10 gunmen killed, 3 police officers injured in shootout with security forces amid cartel turf battles in Mexico
Security forces clashed with gunmen on Monday in one of Mexico's most violent states, leaving 10 suspected criminals dead and three police officers injured, authorities said.
The early morning shootout happened during a joint patrol by police and the military in the municipality of Yuriria in Guanajuato, a central industrial region that is also home to warring drug cartels.
The Guanajuato state security department initially reported that eight gunmen had been killed, but later said two more bodies had been found with gunshot wounds.
"With this discovery, it is confirmed that there are 10 members (of a criminal group) neutralized," it said.
Security personnel employed a "legitimate and proportional use of force" during the clash, in which three police officers suffered non-life-threatening injuries, according to a statement.
A dozen firearms were seized along with several stolen vehicles and ballistic vests, it added.
Drug-related violence has seen more than 450,000 people killed in Mexico since the government deployed the army to combat trafficking in 2006, according to official figures.
And gang-related violence has shown no sign of abating since Claudia Sheinbaum took office on October 1, becoming Mexico's first woman president.
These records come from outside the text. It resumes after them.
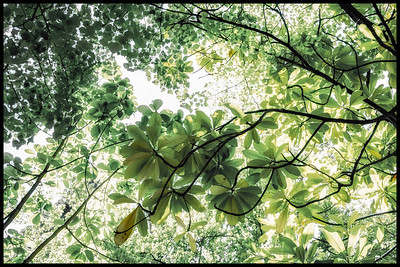 leafy look-ups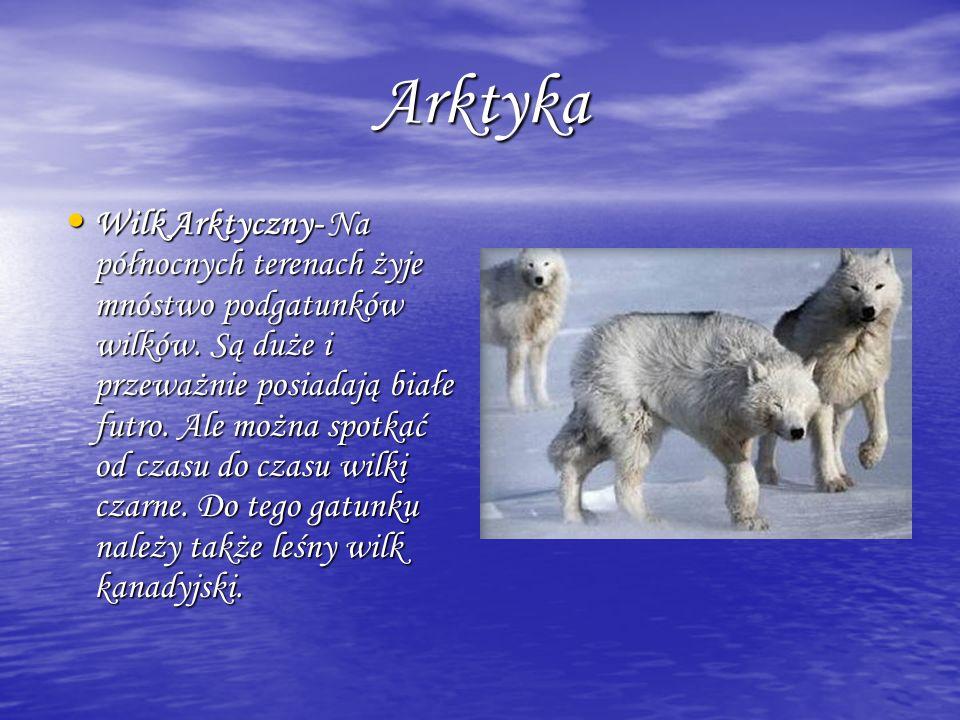 Arktyka Arktyka Wilk Arktyczny- Na północnych terenach żyje mnóstwo podgatunków wilków. Są duże i przeważnie posiadają białe futro. Ale można spotkać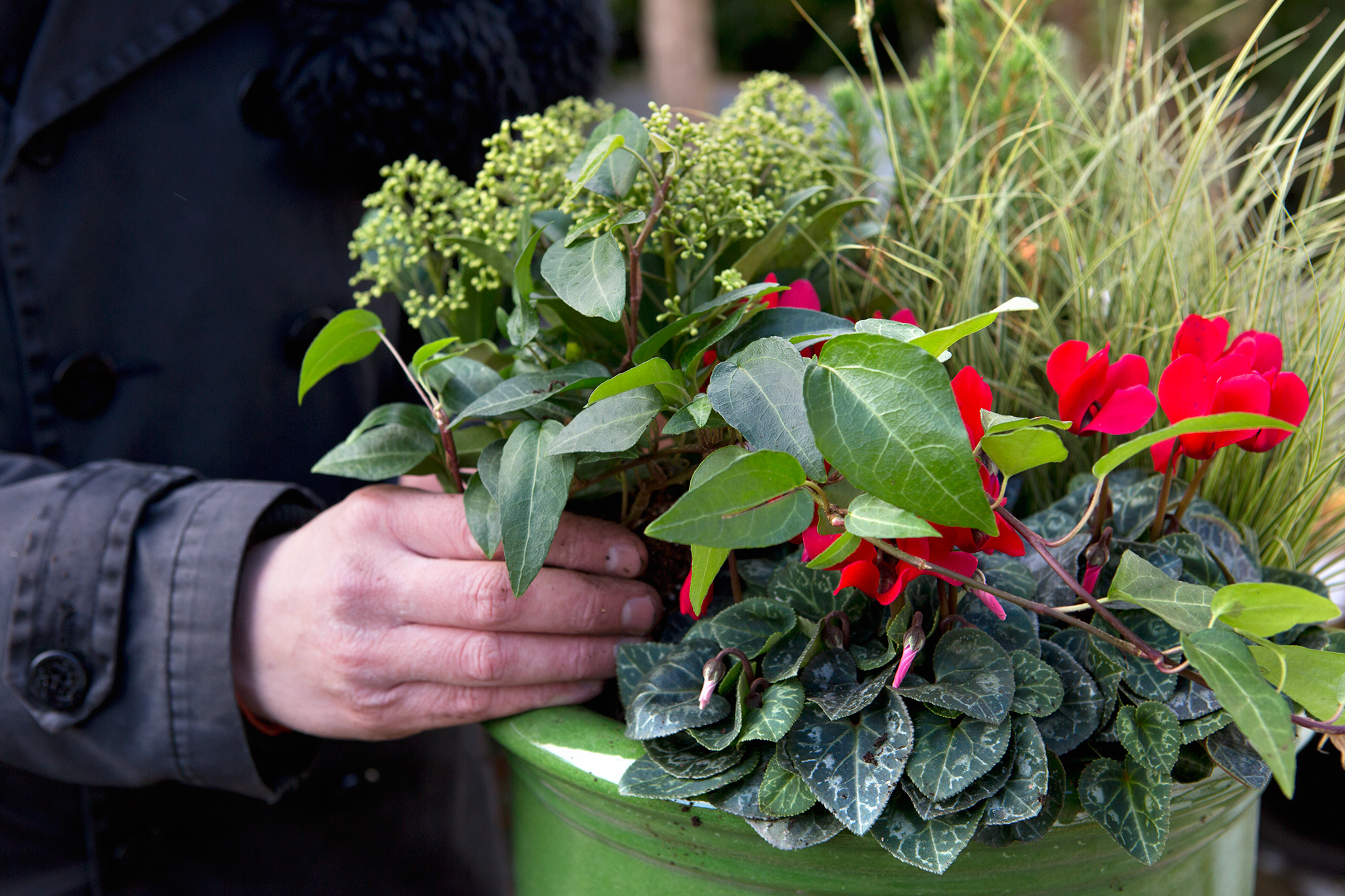 planting-a-winter-container-2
She has ruled out declaring war on the cartels and instead proposed to continue her predecessor's strategy of using social policy to tackle crime at its roots, while also making better use of intelligence.
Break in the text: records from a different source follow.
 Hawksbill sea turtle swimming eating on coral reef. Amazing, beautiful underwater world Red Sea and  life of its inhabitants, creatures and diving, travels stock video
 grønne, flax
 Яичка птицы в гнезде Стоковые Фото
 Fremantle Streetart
Recent bloodshed in Guanajuato
Guanajuato, an industrial and farming hub, has for years had the highest number of homicides of any of Mexico's 32 states. The Jalisco cartel and the local Santa Rosa de Lima gang have been locked in a yearslong turf battle in the state.
Just last month, eight people were killed and two others wounded after gunmen pulled up to a roadside stand in Guanajuato and opened fire on customers and bystanders.
On October 4, the bodies of 12 slain police officers — all bearing signs of torture and left with messages by cartels — were found in different areas of Salamanca, a town in Guanajuato. The state prosecutor's office also said the perpetrators left messages in which a cartel claimed responsibility. Messages are often left on victims' bodies by cartels seeking to threaten their rivals or punish behavior they claim violates their rules.
The bodies were found less than 24 hours after gunmen attacked a residential center for people suffering from addictions in the same municipality, killing four.
In June, a baby and a toddler were among six members of the same family murdered in Guanajuato. In April, a mayoral candidate was shot dead in the street in Guanajuato just as she began campaigning.
The U.S. State Department urges Americans to reconsider traveling to Guanajuato. "Of particular concern is the high number of murders in the southern region of the state associated with cartel-related violence," the department says in a travel advisory.